Brexit – Legal Implications
British expats must formalise their legal status.
On 31 January 2020 the United Kingdom will leave the European Union. Although the UK and the EU have agreed a Brexit deal in principle, they still need to ratify the withdrawal agreement before the due date. Once ratified, the UK will then enter into a transition period ending on 31 December 2020. During this period, the UK will remain in the EU’s customs union and single market but they will not have voting rights in the EU institutions.
The transition period is the final opportunity for those British nationals living in Spain to formalise their legal status in order to benefit from EU citizens’ status. This includes getting a residence card, “empadronamiento” (Town Hall’s census), exchange of driving license, etc. Due to the high number of new applications Spain has hired more than 2,000 professionals which has shortened the application process.
A further extension of the transition period is not expected as the new elected British government is highly against dragging out the process any longer. The legal status for those who arrive after the transition period remains unknown, as it depends on the final deal agreement between the UK and the EU, which would have to be signed before the end of the transition period.
Although unlikely, the UK could still leave without a deal if the withdrawal agreement is not approved by 31 January 2020. In the worst-case scenario, Spain, in order to avoid leaving British nationals residing in Spain and Spanish nationals residing in the UK unprotected and exposed, enacted the Royal Decree-Law 5/2019, which will only apply if the UK leaves the EU without a deal. This legislation consists of a series of contingency measures that aim to ease the impact of a hard Brexit to both British and Spanish nationals in areas as residence, professions, social security, health-care, etc.
However, is must be noted that these measures are temporary and designed to facilitate the transition of the UK from a state member of the EU to a third state. Therefore, the measures will cease to be applied in the event of an agreement that permanently regulate relations with the UK in the areas covered by the Royal Decree Law.
As for residence, the Royal Decree-Law, aiming to avoid a situation of sudden irregularity for British citizens and their families, establishes an ad hoc regimen for obtaining the documentation concerning their new status that must be completed within 21 months from the date of Brexit.
Regarding professions, any British-citizen that is pursuing on a permanent basis a profession for which they had obtained recognition of their qualifications may continue to do it so under the same terms.

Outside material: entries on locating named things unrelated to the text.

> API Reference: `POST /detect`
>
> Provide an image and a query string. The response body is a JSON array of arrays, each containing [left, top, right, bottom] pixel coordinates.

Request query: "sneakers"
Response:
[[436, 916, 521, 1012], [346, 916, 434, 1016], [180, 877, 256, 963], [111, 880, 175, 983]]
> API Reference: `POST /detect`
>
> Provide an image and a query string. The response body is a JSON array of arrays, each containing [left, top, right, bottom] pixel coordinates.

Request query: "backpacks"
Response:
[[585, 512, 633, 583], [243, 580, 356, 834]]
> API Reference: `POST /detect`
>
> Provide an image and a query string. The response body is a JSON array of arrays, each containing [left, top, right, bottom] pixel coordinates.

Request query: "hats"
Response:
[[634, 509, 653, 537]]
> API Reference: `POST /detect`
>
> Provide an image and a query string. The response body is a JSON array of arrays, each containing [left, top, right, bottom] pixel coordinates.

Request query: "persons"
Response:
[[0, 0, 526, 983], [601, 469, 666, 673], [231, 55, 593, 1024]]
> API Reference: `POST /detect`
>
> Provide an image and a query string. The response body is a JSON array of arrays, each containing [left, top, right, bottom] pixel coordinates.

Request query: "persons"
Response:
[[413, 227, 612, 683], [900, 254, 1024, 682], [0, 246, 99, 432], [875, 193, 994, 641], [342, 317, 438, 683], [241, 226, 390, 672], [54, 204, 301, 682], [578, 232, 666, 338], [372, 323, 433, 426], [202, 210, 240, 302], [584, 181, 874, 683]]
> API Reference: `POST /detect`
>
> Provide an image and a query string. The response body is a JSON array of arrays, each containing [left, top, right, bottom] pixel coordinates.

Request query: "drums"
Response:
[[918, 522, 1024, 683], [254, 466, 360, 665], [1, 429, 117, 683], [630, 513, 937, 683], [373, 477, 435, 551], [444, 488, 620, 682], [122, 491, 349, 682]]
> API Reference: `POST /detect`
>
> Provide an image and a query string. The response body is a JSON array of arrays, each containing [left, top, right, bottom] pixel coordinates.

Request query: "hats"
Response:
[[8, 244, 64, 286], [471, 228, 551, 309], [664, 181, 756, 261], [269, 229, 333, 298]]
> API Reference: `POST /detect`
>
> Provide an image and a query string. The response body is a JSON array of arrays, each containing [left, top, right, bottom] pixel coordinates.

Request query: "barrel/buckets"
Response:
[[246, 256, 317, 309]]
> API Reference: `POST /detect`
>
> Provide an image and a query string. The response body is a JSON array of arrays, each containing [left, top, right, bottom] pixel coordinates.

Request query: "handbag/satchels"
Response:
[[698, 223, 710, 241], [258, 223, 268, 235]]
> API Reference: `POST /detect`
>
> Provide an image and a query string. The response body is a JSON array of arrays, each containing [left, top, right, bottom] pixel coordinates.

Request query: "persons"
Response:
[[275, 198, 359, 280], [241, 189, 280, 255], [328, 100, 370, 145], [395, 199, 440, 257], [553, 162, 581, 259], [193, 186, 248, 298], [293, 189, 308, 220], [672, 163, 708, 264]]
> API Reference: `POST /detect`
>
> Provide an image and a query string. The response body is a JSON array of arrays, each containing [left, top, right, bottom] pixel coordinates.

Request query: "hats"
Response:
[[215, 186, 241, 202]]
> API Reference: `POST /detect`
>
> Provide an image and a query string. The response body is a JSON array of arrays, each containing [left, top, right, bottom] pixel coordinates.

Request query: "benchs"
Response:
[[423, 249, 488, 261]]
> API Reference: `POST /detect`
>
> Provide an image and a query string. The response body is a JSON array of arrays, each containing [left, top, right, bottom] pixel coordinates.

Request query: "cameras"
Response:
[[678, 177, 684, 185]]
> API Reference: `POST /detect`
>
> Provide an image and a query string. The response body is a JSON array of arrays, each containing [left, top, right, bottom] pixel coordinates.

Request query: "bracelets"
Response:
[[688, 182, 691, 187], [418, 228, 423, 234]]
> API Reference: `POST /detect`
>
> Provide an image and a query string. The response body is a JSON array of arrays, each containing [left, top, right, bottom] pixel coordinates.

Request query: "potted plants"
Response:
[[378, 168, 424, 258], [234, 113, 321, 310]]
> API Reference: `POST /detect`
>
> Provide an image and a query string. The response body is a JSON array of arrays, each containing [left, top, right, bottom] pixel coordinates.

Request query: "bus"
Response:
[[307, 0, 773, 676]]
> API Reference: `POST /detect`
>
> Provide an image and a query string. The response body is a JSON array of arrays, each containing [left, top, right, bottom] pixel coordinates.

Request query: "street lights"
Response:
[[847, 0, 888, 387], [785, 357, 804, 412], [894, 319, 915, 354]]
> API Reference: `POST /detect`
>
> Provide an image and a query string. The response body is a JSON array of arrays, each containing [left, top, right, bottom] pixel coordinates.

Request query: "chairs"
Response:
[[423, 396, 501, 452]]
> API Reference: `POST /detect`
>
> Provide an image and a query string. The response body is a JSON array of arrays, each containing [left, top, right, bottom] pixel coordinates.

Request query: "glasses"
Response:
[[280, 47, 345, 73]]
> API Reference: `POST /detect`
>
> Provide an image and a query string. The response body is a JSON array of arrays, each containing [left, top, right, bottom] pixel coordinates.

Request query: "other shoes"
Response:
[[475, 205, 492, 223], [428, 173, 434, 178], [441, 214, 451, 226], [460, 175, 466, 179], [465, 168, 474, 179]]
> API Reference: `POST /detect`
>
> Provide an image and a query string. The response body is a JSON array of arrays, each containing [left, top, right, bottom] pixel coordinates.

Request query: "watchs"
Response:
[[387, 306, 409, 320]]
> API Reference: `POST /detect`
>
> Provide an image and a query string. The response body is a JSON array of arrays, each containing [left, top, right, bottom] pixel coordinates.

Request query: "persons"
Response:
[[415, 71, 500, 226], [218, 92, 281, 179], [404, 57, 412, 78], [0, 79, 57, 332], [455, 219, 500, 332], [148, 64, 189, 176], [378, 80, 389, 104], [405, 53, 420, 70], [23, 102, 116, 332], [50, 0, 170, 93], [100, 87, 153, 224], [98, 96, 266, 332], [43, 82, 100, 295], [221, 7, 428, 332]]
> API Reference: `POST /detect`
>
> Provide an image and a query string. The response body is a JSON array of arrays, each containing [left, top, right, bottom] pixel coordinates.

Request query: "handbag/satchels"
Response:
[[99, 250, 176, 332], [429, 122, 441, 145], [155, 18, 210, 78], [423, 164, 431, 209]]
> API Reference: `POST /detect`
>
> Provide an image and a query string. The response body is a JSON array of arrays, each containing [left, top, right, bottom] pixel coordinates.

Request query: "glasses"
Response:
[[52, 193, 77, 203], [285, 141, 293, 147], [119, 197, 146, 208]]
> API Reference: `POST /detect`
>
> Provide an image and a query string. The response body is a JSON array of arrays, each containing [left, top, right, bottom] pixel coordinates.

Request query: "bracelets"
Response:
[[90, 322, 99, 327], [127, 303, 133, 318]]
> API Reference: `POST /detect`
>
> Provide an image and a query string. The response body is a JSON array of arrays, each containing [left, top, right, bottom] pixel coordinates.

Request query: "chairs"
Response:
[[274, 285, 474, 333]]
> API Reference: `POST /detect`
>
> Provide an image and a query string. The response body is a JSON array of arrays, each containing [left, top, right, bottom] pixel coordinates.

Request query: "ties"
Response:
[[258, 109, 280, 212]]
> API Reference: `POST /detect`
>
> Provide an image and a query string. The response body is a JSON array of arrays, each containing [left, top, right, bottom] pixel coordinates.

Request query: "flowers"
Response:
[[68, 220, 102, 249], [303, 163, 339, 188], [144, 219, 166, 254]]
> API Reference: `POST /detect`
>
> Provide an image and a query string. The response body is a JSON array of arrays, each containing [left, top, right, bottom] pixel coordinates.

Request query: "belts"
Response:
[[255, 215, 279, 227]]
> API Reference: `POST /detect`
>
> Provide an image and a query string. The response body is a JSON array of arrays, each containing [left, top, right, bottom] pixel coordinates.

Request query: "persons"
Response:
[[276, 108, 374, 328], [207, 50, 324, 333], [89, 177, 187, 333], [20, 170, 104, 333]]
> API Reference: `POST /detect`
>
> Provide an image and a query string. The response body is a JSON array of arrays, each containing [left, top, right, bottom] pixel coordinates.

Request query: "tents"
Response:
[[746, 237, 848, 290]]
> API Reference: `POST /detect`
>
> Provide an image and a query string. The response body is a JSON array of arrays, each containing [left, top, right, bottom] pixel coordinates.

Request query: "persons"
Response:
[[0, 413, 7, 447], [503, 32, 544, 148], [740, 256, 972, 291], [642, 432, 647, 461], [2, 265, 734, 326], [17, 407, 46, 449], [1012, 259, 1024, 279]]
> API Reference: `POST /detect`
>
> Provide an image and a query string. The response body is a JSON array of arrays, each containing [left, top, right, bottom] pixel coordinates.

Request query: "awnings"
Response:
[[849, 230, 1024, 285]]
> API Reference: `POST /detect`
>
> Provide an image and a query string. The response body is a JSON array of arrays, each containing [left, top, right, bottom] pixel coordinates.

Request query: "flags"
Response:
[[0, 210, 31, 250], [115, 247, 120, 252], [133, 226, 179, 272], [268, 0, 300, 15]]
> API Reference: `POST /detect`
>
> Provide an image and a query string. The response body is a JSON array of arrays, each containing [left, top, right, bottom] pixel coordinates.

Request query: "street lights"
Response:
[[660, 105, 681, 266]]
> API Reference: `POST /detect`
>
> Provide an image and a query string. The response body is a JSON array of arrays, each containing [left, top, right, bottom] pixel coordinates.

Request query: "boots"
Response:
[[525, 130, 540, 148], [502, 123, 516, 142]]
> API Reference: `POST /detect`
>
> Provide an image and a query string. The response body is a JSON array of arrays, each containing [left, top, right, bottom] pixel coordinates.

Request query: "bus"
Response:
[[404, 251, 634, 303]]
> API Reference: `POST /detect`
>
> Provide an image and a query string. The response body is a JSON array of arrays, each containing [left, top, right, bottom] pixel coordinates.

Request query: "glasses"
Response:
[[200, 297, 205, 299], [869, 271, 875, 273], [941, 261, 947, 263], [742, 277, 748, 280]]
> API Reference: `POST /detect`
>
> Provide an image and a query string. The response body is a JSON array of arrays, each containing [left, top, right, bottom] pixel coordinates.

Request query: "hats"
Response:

The measures regarding social security shall apply during a period of 21 months from the date of Brexit. Among others, any British-citizen that is subject to social security shall have the same rights and obligations as Spanish nationals.
As for health-care, same 21-month period applies. During this, Spain will continue providing health-care to anyone entitle to health-care in the UK.
Lastly, the full applicability of the measures is subject to reciprocal treatment by the UK authorities to Spanish citizens that shall be verified. Thus, some of the measures regulated will cease to be applied by the Government after a minimum period of two months if British authorities do not provide an equivalent treatment to Spanish citizens residing in the UK in the covered areas.